Task material -

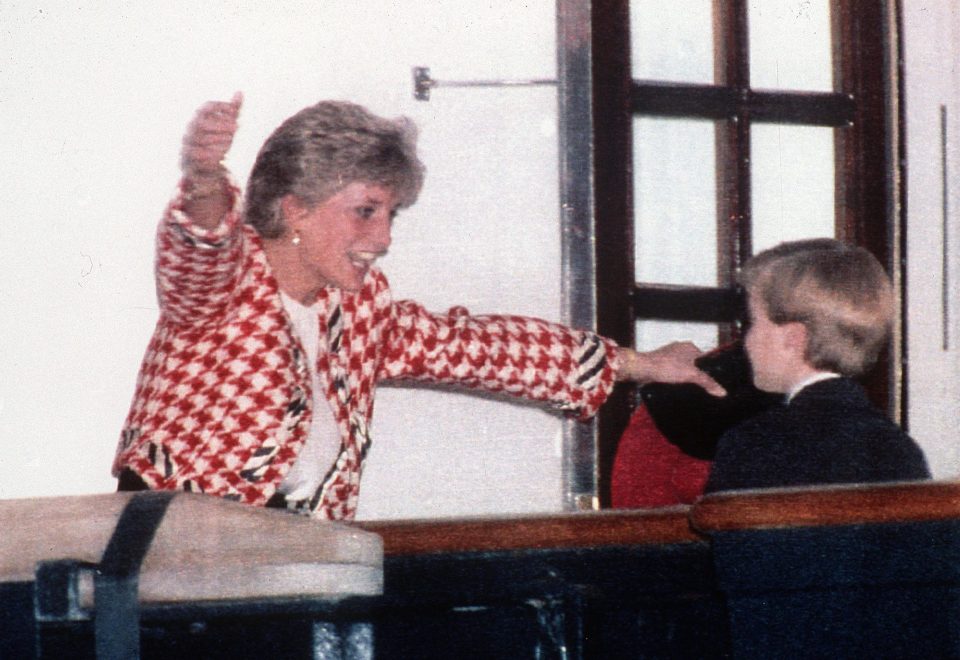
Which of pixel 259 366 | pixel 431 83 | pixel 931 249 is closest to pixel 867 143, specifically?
pixel 931 249

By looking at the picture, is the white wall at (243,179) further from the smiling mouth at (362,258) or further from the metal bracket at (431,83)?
the smiling mouth at (362,258)

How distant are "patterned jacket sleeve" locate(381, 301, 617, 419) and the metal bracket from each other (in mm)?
590

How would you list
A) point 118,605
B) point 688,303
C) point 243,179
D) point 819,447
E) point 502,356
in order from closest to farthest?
point 118,605 → point 819,447 → point 502,356 → point 243,179 → point 688,303

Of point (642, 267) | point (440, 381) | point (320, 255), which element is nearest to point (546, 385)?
point (440, 381)

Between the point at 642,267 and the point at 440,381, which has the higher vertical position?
the point at 642,267

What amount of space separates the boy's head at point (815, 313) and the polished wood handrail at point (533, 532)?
682mm

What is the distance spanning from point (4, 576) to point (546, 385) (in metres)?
1.24

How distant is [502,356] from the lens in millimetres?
2162

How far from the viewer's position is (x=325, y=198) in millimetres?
2041

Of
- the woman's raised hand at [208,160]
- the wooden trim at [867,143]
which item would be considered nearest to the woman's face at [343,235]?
the woman's raised hand at [208,160]

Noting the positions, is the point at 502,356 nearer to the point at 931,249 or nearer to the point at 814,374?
the point at 814,374

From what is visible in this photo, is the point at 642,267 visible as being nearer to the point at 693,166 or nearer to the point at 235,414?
the point at 693,166

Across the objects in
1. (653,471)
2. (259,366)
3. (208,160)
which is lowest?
(653,471)

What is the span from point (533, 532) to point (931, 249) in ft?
6.47
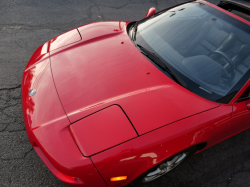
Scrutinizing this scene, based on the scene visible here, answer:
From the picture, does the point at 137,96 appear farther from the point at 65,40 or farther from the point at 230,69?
the point at 65,40

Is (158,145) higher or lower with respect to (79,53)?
lower

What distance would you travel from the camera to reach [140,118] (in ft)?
5.18

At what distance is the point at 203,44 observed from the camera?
2.09m

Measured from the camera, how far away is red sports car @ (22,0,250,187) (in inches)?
58.0

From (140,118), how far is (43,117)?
82 cm

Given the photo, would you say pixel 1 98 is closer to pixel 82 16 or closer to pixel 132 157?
pixel 132 157

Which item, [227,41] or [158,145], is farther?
[227,41]

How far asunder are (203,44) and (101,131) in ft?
4.75

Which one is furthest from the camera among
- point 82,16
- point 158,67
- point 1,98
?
point 82,16

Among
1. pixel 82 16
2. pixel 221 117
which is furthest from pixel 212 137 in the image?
pixel 82 16

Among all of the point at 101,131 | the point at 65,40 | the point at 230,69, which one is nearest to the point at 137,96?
the point at 101,131

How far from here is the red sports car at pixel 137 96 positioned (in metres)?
1.47

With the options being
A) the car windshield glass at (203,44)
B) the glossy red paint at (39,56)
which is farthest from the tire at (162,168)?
the glossy red paint at (39,56)

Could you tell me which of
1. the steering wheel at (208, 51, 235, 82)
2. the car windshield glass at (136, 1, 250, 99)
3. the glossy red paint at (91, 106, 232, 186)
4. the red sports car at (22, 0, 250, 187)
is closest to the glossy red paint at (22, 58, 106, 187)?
the red sports car at (22, 0, 250, 187)
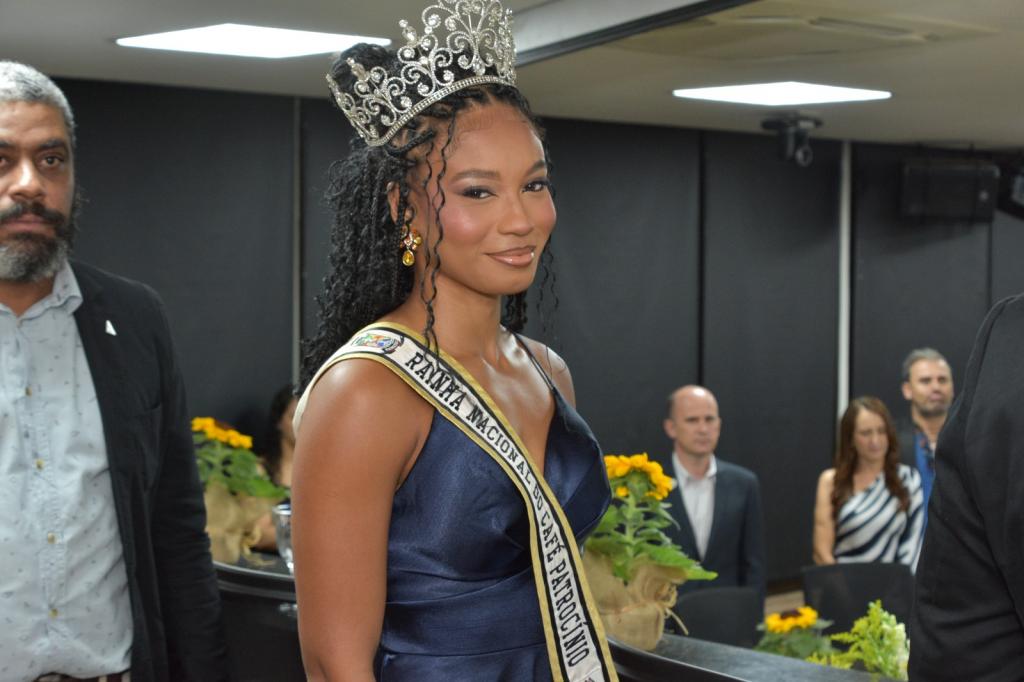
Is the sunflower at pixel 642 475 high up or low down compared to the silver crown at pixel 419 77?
down

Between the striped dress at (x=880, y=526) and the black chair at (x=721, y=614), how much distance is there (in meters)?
1.30

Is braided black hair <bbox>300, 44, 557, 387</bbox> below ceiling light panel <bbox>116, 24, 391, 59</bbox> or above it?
below

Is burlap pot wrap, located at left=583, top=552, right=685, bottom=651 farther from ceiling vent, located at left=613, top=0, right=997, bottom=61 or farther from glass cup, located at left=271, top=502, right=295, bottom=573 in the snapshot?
ceiling vent, located at left=613, top=0, right=997, bottom=61

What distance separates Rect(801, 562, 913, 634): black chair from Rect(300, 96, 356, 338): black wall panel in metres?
2.48

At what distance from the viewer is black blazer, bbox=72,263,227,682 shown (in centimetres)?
194

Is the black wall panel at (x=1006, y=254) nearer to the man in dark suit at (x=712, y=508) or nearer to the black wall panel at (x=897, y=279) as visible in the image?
the black wall panel at (x=897, y=279)

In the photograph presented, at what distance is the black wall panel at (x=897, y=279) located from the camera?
7.42m

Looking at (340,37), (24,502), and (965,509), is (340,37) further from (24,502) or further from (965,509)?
(965,509)

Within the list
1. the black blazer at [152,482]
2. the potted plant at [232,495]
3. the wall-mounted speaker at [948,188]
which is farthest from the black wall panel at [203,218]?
the wall-mounted speaker at [948,188]

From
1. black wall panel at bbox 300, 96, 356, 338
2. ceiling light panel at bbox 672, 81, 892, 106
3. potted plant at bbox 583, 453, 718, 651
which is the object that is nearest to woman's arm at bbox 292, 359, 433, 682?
potted plant at bbox 583, 453, 718, 651

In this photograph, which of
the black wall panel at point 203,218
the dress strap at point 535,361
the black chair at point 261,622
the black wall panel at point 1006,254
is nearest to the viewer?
the dress strap at point 535,361

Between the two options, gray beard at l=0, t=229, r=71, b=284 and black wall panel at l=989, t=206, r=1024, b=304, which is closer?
gray beard at l=0, t=229, r=71, b=284

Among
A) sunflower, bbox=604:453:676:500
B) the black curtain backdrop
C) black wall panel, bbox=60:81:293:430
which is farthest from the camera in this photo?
the black curtain backdrop

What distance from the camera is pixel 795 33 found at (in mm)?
3980
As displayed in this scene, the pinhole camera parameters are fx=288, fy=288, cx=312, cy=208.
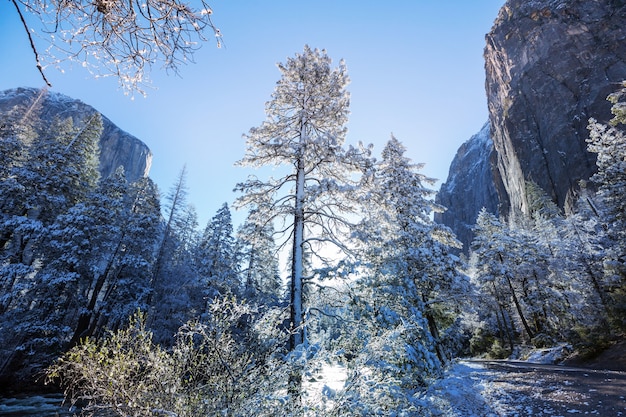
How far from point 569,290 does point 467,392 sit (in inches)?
918

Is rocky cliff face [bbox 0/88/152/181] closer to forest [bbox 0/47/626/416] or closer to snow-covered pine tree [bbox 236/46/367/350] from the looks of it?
forest [bbox 0/47/626/416]

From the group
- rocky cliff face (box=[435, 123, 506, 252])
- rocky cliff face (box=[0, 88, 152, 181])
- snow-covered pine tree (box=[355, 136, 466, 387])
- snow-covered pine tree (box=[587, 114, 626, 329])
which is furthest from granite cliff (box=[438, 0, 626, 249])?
rocky cliff face (box=[0, 88, 152, 181])

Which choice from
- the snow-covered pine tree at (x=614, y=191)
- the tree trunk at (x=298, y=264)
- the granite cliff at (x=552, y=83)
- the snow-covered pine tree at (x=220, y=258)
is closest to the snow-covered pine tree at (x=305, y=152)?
the tree trunk at (x=298, y=264)

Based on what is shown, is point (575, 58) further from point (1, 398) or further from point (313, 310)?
point (1, 398)

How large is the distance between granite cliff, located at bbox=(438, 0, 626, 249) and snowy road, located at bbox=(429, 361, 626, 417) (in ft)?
154

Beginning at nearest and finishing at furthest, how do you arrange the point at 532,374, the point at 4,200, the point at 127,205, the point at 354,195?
the point at 354,195 → the point at 532,374 → the point at 4,200 → the point at 127,205

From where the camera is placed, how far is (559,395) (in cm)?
826

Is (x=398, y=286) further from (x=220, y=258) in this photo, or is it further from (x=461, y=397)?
(x=220, y=258)

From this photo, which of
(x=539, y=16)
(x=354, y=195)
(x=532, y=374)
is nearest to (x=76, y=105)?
(x=354, y=195)

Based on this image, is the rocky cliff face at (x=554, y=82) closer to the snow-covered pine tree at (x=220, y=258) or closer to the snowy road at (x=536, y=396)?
the snowy road at (x=536, y=396)

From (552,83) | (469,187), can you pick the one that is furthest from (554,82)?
(469,187)

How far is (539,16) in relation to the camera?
57.9m

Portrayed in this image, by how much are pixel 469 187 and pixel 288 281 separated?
10727 cm

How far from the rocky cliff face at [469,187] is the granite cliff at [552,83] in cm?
1973
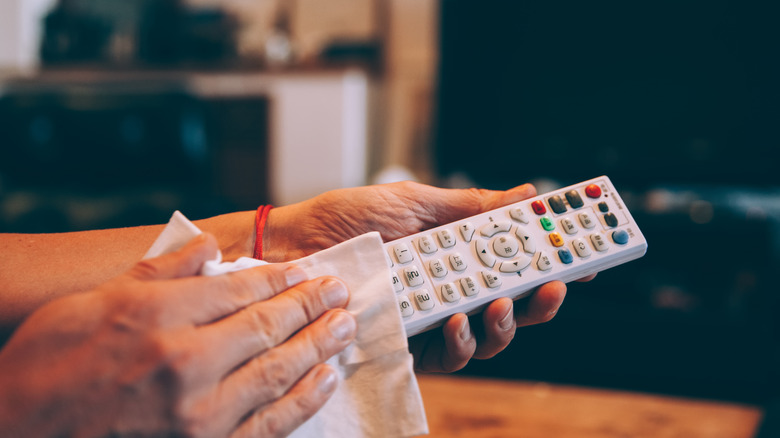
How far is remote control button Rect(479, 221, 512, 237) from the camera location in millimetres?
509

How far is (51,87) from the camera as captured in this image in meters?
2.05

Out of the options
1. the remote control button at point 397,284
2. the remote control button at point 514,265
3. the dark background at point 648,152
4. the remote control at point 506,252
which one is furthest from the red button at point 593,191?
the dark background at point 648,152

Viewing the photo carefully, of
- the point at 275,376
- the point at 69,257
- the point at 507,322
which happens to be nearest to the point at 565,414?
the point at 507,322

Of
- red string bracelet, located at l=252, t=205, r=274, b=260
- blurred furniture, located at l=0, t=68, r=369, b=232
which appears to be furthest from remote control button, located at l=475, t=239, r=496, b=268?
blurred furniture, located at l=0, t=68, r=369, b=232

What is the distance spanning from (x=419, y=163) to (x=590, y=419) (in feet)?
4.90

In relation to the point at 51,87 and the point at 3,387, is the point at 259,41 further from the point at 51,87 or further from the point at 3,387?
the point at 3,387

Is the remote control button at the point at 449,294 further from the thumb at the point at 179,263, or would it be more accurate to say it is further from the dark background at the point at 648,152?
the dark background at the point at 648,152

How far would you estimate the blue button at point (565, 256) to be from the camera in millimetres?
496

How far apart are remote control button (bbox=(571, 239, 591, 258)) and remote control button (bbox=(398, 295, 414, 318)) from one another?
165 millimetres

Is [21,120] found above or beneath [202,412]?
beneath

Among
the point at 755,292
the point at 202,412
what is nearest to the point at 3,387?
the point at 202,412

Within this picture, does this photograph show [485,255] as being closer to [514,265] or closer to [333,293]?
[514,265]

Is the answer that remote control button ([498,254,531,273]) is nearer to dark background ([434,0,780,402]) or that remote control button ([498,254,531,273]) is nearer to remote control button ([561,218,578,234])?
remote control button ([561,218,578,234])

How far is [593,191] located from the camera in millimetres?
546
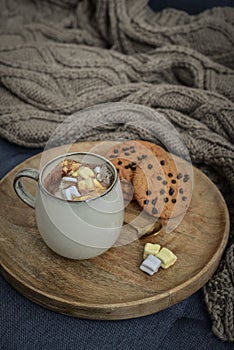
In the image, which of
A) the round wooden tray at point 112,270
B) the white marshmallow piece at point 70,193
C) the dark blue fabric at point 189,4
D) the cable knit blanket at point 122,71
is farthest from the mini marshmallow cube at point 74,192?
the dark blue fabric at point 189,4

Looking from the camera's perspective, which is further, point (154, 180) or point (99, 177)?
point (154, 180)

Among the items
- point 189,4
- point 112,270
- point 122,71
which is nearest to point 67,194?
point 112,270

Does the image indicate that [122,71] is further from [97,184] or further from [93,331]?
[93,331]

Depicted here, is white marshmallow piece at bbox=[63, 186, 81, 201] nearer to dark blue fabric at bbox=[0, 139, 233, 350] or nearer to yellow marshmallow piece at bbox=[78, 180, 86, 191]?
yellow marshmallow piece at bbox=[78, 180, 86, 191]

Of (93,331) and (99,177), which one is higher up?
(99,177)

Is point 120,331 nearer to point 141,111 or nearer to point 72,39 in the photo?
point 141,111

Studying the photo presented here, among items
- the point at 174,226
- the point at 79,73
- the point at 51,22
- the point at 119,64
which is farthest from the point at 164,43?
the point at 174,226

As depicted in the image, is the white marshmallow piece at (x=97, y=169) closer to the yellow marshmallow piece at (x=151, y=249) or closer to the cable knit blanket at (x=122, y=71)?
the yellow marshmallow piece at (x=151, y=249)

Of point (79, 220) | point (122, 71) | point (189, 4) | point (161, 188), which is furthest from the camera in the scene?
point (189, 4)
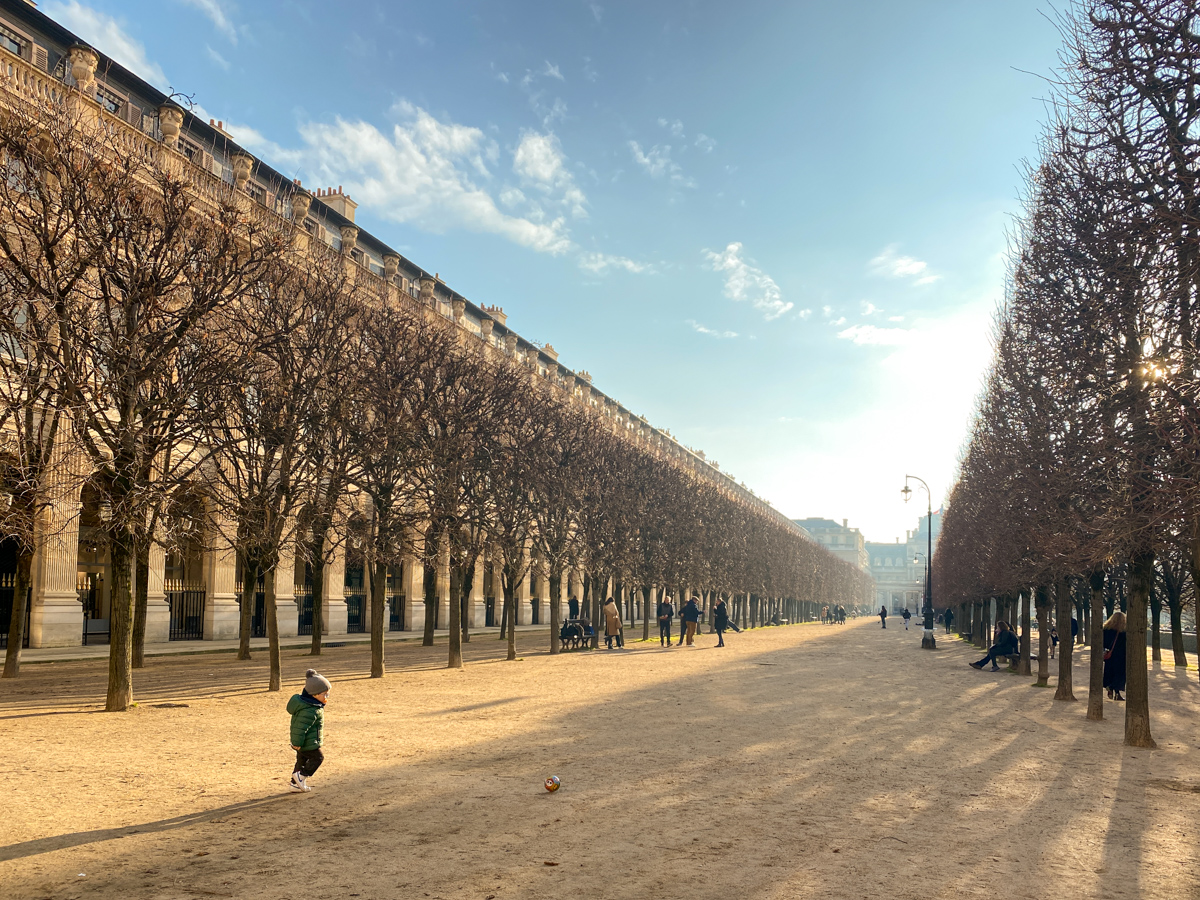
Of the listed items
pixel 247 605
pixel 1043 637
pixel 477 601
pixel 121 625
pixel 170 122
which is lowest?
pixel 477 601

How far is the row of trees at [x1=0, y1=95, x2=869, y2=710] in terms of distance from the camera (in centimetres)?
1418

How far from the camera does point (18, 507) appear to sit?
16.2 m

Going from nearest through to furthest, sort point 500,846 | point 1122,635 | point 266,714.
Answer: point 500,846 → point 266,714 → point 1122,635

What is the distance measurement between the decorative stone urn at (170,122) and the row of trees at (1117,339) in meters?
26.4

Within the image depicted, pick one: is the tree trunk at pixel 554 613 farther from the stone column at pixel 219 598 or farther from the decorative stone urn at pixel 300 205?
the decorative stone urn at pixel 300 205

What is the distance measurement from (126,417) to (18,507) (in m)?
4.06

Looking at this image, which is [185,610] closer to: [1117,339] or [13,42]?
[13,42]

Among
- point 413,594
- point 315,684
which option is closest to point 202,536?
point 413,594

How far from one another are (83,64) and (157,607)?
59.5ft

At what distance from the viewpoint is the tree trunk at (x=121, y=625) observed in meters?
14.4

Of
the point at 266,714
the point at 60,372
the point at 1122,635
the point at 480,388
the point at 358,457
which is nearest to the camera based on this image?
the point at 60,372

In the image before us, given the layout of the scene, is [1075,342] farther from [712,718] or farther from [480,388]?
[480,388]

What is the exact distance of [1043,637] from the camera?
23531mm

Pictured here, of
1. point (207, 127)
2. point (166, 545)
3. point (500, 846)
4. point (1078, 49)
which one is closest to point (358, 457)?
point (166, 545)
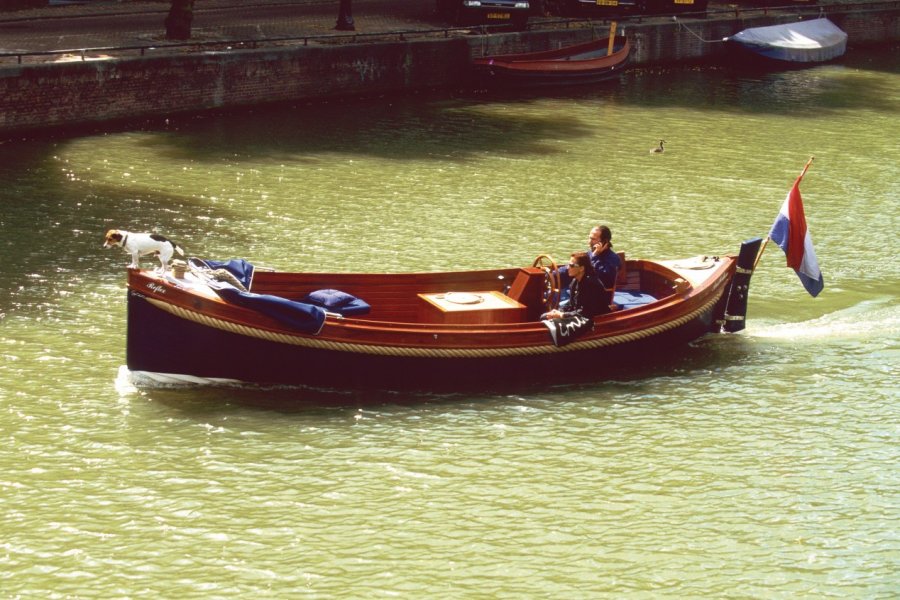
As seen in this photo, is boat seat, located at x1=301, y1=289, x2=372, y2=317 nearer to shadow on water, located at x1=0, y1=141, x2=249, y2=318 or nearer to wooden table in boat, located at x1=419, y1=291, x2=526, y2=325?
wooden table in boat, located at x1=419, y1=291, x2=526, y2=325

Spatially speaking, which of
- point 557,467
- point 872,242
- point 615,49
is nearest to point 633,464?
point 557,467

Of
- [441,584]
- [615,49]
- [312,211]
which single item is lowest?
[441,584]

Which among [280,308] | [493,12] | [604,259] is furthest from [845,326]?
[493,12]

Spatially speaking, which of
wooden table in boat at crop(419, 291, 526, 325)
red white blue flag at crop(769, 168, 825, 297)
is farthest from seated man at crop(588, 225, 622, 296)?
red white blue flag at crop(769, 168, 825, 297)

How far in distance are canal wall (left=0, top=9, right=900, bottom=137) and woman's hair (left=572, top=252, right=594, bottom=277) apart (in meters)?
14.8

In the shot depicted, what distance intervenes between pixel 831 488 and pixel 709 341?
3991 millimetres

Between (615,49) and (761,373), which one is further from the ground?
(615,49)

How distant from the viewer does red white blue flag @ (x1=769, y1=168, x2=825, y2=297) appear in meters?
16.2

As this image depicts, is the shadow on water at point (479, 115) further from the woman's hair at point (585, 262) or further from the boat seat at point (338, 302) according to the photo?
the woman's hair at point (585, 262)

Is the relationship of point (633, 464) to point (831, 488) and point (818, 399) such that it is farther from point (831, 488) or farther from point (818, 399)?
point (818, 399)

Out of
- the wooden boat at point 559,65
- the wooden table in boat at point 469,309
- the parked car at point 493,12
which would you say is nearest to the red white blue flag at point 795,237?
the wooden table in boat at point 469,309

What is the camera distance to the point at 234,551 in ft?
35.9

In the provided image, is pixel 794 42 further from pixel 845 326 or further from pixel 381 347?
pixel 381 347

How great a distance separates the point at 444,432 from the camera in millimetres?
13289
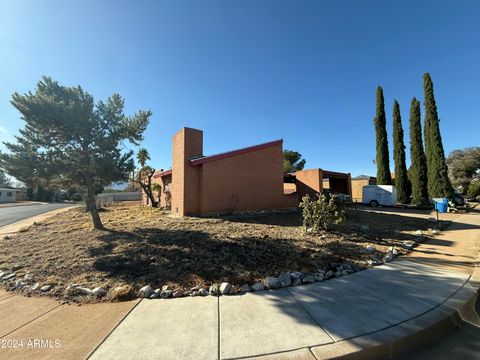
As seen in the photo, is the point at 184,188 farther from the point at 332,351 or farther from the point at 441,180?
the point at 441,180

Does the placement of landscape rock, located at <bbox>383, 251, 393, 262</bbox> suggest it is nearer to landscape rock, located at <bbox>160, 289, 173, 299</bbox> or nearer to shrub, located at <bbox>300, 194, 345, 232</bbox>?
shrub, located at <bbox>300, 194, 345, 232</bbox>

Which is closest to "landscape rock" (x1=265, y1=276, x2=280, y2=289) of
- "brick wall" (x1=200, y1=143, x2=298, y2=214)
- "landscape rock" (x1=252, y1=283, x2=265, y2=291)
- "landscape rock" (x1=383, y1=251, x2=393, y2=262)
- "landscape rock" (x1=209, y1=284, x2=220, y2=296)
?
"landscape rock" (x1=252, y1=283, x2=265, y2=291)

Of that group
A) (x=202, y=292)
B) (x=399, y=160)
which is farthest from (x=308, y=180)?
(x=399, y=160)

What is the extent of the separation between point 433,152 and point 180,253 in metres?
27.2

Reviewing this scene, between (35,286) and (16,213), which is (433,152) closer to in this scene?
(35,286)

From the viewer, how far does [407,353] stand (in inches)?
106

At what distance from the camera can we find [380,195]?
2355cm

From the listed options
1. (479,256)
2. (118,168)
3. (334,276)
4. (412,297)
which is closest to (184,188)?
(118,168)

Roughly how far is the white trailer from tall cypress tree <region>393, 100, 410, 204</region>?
3734 millimetres

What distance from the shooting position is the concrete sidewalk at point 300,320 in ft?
8.52

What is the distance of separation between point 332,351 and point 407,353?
0.95m

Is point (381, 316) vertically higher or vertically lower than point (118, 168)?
lower

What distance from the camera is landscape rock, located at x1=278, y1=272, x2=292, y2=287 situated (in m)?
4.33

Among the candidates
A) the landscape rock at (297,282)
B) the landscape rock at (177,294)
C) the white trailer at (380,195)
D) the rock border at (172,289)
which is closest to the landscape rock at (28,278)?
the rock border at (172,289)
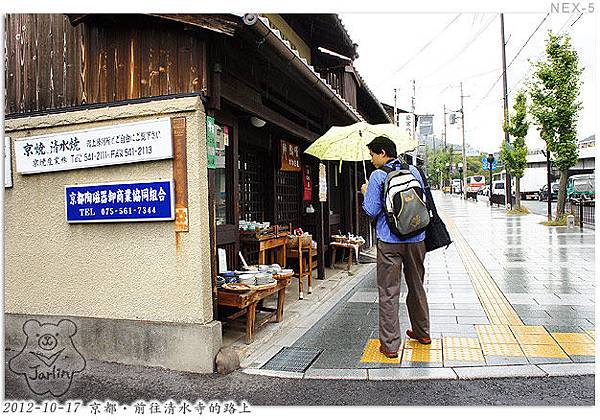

Task statement -
Rewrite the listing from the line containing "Roughly how far" through to its end, substituting "camper" for "trailer" and changing nothing else. Leave the pictures out.

Written answer -
Roughly how far is the white camper from tall cypress tree <region>393, 100, 410, 204</region>?
3734 millimetres

What distance from the shooting position is the concrete sidewalk at point 300,320 in ft?
8.52

What is the distance of separation between point 332,351 and point 407,353?
0.95m

Is point (381, 316) vertically higher or vertically lower than point (118, 168)?
lower

What distance from the camera is landscape rock, located at x1=278, y1=272, x2=292, y2=287 situated (in m)?
4.33

Among the candidates
A) the landscape rock at (297,282)
B) the landscape rock at (177,294)
C) the white camper at (380,195)
D) the rock border at (172,289)
which is closest to the landscape rock at (28,278)?
the rock border at (172,289)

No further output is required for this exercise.